The pact allows the US to provide India with its encrypted communications equipment and systems so that Indian and US military commanders, and the aircraft and ships of the two countries, can communicate through secure networks during times of both peace and war.
The signing of COMCASA paved the way for the transfer of communication security equipment from the US to India to facilitate “interoperability” between their forces — and potentially with other militaries that use US-origin systems for secure data links.
While LEMOA is tantamount to the exposé of each other’s valuable assets, COMCASA points towards the reliance on sharing encrypted systems by the two militaries. The latest in the quartet — BECA, means the countries can share highly classified information in real time.

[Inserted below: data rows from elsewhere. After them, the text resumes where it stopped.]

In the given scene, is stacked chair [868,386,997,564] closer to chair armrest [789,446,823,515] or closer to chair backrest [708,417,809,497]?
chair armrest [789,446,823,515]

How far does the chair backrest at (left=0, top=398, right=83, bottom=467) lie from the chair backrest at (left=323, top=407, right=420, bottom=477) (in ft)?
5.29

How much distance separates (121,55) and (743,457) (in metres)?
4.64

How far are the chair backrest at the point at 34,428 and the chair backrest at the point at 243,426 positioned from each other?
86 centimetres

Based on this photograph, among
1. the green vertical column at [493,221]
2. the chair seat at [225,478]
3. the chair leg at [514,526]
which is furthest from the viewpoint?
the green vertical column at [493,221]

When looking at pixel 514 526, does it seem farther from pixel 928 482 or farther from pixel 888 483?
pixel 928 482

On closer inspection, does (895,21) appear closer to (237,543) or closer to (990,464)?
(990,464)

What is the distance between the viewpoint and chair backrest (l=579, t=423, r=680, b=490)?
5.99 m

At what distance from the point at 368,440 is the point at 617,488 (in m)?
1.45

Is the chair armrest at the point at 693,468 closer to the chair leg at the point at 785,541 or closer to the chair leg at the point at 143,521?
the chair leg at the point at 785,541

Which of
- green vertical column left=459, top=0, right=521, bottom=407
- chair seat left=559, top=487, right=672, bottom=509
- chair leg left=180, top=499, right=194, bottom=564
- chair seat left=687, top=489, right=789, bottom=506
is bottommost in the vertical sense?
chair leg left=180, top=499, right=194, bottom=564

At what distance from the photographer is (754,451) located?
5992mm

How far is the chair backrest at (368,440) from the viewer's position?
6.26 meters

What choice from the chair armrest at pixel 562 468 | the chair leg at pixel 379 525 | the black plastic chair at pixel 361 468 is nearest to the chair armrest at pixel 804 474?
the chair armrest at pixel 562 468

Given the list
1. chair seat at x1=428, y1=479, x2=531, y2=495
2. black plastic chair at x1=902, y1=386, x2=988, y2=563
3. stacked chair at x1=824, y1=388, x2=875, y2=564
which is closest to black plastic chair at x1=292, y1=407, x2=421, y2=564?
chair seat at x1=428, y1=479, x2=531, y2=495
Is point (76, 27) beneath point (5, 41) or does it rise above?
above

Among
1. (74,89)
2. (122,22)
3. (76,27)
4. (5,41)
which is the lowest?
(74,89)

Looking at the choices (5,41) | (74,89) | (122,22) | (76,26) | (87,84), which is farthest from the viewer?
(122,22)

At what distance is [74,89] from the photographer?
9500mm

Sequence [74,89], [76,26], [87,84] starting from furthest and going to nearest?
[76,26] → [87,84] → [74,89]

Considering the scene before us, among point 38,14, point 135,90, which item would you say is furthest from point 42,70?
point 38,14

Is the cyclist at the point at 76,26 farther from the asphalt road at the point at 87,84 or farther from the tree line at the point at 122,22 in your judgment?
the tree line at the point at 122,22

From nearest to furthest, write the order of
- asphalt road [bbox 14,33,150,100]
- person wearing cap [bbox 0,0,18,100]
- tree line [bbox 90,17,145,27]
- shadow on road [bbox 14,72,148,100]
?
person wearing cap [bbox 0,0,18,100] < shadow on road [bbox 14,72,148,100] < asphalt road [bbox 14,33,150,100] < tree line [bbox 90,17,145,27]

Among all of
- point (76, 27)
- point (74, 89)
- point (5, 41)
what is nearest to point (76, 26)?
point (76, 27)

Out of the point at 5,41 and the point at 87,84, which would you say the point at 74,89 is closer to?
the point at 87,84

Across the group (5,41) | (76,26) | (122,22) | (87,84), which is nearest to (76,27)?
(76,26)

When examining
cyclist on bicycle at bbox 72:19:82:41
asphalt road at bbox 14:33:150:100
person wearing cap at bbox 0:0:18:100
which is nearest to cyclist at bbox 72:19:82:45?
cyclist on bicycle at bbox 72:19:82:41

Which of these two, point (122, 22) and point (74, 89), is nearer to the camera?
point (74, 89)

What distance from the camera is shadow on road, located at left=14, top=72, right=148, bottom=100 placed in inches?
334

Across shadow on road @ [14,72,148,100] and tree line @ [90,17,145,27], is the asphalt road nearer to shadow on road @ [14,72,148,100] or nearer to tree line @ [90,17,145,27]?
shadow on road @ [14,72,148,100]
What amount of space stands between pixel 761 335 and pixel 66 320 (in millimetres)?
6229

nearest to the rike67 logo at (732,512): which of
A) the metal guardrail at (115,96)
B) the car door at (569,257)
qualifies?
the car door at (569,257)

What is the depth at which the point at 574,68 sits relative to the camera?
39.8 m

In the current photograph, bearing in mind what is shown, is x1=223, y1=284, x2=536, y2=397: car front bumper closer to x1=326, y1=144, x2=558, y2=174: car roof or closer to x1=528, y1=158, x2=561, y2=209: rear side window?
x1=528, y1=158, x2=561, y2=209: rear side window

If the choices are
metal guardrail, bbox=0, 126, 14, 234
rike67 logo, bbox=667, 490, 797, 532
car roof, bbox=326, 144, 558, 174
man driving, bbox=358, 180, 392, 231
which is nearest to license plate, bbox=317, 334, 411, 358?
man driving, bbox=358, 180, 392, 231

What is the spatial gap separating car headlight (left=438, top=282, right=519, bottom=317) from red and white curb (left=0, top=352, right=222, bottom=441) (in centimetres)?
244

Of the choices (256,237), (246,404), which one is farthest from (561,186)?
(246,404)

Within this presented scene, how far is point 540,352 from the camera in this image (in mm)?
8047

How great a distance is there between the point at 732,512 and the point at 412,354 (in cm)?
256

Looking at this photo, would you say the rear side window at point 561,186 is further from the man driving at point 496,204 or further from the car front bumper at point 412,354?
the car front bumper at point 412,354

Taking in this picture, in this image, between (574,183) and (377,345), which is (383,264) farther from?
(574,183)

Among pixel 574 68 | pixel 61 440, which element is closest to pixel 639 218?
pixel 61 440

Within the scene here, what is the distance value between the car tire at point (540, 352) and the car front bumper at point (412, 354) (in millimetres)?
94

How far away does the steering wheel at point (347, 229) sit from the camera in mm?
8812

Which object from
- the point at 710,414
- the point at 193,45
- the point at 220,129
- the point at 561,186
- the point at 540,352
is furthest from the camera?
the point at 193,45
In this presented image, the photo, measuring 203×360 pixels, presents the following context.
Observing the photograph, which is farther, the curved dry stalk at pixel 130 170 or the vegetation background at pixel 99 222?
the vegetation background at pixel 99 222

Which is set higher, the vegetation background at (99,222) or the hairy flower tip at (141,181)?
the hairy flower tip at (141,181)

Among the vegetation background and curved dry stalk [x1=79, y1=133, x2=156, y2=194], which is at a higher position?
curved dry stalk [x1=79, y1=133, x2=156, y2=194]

India, which was dependent on Russia for its military hardware, is now diversifying. The Indian defence establishment is using the C-17 Globemaster III for military transport, Boeing’s Chinook CH-47 as heavy-lift helicopters, Boeing’s Apache as tank-killers, P-8I Poseidon for overland reconnaissance, and Lockheed Martin’s C-130J for airlifting troops.Both the US and India are sovereign nations, which are free to seek military and strategic alliances. Pakistan, which seeks military balance in the region, will have to wait for the results of the 2020 US Presidential elections to further its cause or seek other partners to enhance its strategic capacity.